In which "Moldy Salmon" is an awful nickname but a good story

 Moldy Salmon Boy (Tlingit)

Long ago, there was a boy.  His mother thought he was very handsome, and she made him a copper neck-ring to show off how beautiful he was. 

But that boy, he was not a respectful boy.

One day he was hungry, and he asked his mother to give him some dried fish.  She gave him a good piece of dried fish, the best part of the fish.

 But that boy, he said, “this fish is no good, it’s moldy!”  He threw it on the ground.

It’s not good to throw food on the ground.  It shows no respect. 

When you eat salmon, people said that you should return all the bones of the fish to the river to show respect.  That’s the way it should be done.

But that boy, he didn’t show respect.  He threw the fish on the ground.

When he went to the river, he saw fish swimming there, and he reached down to grab one. 

In those days, the river was so full of fish that people said you could walk across the river on the backs of the fish and your feet would stay dry. 

But that boy, he fell in the water instead.  He spun around four times and sank to the bottom of the river. 

The salmon people in the river looked like human people to him there, and they said, “you must come with us now.”

The salmon people took that boy out to their village in the ocean.  There, the salmon people began to teach him. 

When he was hungry, they taught him to go to a stream and catch one of the young salmon, their children. 

He could eat that young salmon, and if he returned all the bones to the stream, that young salmon would be able to come back to life. 

But if he dropped some bones in the fire, the young salmon would be broken and unhealthy when it came back.  He learned to find all of the bones and return them all to the stream.

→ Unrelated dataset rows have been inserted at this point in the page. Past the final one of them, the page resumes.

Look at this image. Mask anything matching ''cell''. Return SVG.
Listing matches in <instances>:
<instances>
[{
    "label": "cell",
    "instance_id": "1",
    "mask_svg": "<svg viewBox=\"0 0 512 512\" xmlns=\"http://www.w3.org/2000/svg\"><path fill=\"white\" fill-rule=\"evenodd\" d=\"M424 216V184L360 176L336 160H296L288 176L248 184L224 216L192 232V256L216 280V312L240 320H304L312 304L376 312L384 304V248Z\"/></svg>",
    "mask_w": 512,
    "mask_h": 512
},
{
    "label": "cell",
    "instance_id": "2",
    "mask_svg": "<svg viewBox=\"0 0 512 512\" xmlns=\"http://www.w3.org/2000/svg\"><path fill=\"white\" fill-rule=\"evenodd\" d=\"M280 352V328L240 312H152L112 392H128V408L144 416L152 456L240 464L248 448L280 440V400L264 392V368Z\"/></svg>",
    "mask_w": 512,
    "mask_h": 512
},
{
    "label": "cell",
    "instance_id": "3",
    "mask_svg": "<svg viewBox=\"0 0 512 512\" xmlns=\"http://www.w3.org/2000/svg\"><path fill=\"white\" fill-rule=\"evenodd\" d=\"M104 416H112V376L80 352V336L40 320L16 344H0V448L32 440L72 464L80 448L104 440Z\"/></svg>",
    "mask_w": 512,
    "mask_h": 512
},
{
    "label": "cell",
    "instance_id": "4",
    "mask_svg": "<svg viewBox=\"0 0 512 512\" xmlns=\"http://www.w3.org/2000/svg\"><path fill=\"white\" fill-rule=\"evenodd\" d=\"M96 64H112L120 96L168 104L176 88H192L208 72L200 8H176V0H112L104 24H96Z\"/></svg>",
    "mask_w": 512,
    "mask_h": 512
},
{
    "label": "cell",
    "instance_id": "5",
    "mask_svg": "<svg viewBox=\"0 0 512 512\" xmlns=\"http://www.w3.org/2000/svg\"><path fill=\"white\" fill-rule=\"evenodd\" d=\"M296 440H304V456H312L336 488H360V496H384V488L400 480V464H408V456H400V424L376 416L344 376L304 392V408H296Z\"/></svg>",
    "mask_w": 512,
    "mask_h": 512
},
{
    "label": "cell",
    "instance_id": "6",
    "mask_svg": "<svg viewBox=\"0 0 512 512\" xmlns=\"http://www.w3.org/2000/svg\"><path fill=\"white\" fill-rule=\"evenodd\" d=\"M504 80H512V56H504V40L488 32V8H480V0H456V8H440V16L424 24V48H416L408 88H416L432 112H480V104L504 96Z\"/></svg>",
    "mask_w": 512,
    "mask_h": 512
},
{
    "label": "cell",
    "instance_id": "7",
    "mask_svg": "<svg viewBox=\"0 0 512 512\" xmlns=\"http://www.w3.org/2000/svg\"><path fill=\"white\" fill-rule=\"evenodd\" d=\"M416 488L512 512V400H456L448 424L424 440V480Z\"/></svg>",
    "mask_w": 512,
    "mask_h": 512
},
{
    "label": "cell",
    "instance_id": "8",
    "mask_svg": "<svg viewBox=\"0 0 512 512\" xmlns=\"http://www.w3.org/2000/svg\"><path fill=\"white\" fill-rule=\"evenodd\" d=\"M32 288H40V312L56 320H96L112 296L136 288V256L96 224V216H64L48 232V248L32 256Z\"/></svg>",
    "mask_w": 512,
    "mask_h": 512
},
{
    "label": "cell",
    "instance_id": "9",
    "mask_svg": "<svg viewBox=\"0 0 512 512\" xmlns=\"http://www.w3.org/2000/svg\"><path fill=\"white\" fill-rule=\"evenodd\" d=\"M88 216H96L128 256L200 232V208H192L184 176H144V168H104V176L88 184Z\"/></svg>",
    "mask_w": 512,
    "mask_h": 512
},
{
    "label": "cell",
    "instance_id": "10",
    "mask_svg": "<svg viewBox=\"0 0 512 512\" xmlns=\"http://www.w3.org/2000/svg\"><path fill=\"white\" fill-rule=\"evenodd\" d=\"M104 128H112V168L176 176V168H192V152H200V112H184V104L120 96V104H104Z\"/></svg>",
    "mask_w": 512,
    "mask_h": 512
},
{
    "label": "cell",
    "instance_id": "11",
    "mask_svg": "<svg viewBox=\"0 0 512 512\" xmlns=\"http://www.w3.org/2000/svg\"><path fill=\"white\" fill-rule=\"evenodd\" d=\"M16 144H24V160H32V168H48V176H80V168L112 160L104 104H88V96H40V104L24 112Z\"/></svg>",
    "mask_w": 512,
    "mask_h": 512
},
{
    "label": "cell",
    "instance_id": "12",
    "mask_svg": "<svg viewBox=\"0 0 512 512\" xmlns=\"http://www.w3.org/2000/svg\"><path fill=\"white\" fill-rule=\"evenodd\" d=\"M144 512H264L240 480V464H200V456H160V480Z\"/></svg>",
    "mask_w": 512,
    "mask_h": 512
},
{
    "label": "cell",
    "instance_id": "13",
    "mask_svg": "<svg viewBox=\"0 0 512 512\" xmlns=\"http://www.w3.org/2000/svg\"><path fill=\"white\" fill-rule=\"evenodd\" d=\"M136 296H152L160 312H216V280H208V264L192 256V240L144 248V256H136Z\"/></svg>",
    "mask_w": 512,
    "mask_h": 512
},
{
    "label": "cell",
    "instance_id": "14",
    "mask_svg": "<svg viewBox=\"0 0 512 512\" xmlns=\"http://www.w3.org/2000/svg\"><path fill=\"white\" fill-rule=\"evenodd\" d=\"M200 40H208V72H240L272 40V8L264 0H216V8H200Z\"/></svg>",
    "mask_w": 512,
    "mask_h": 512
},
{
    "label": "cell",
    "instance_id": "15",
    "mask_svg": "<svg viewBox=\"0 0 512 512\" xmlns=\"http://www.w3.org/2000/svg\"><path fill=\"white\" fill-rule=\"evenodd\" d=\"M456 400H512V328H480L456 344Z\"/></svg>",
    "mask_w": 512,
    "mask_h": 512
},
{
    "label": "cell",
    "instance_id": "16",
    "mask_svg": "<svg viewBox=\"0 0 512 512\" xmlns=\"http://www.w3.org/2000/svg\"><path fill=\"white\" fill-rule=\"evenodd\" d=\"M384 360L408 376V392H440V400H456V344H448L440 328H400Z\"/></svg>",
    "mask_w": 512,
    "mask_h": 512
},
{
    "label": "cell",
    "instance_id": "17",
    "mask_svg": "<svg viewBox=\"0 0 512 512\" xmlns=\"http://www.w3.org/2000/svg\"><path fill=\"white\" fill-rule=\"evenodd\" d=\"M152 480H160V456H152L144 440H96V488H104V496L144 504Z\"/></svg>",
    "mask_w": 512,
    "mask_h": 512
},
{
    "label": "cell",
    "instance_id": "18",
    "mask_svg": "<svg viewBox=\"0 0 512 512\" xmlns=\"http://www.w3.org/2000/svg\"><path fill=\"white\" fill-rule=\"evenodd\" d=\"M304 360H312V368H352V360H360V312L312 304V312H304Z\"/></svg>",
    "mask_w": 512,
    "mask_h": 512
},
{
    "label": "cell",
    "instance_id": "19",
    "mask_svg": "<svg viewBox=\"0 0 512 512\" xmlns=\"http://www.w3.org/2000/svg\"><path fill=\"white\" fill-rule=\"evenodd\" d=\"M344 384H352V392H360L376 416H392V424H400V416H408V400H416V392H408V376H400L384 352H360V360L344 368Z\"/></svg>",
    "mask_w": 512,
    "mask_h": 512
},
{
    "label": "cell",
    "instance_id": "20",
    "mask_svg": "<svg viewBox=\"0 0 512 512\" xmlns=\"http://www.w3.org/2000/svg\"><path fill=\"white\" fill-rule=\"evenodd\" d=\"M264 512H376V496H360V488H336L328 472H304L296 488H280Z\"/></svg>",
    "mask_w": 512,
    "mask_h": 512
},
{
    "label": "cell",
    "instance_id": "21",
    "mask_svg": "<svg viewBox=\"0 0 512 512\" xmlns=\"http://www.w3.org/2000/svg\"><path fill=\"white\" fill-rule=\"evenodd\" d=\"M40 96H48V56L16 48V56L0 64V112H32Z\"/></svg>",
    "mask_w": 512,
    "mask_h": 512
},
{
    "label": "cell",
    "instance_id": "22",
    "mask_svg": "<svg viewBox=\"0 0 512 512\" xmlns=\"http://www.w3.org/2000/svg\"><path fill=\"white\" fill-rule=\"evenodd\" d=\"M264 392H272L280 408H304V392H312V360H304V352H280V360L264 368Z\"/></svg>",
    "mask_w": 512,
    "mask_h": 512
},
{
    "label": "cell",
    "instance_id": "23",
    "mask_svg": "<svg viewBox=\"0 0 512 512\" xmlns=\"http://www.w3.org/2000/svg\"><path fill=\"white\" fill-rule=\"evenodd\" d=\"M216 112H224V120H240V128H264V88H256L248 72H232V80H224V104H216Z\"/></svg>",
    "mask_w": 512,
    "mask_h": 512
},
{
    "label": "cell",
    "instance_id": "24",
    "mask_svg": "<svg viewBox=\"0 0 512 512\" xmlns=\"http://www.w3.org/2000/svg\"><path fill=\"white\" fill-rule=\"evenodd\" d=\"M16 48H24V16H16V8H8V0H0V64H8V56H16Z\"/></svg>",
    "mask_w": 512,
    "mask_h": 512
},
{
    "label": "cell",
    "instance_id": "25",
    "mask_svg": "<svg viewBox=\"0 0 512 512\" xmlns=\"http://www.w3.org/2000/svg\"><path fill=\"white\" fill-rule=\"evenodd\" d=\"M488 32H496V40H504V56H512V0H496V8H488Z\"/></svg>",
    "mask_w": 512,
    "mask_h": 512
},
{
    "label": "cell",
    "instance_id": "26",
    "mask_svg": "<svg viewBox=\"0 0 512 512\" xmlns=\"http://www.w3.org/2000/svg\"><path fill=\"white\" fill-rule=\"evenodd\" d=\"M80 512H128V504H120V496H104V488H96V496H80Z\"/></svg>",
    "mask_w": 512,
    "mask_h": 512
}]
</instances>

After a whole winter under the sea with the salmon people, it was spring and time to for them to return to the rivers. 

That boy went with them, back up the river in the shape of a salmon.  When he swam past his old village, his own mother caught him!

She recognized the copper ring on the fish’s neck, and knew it was her son. 

She took the fish home, and held it and sang to it, and in four days that fish turned back into the boy.

He was now a healer, for he had learned many things from the salmon people.  He stayed with them a whole year and taught them everything he had learned.

But the next spring, when the salmon returned to the river, he saw a huge old salmon and it was dying. 

He thrust a spear into that old salmon because that fish had his soul. 

When the fish died, the boy died too. 

His mother put his body into the river, and it circled four times and then sank down under the water. 

That was how that boy went back to the ocean where he lives still with the salmon people.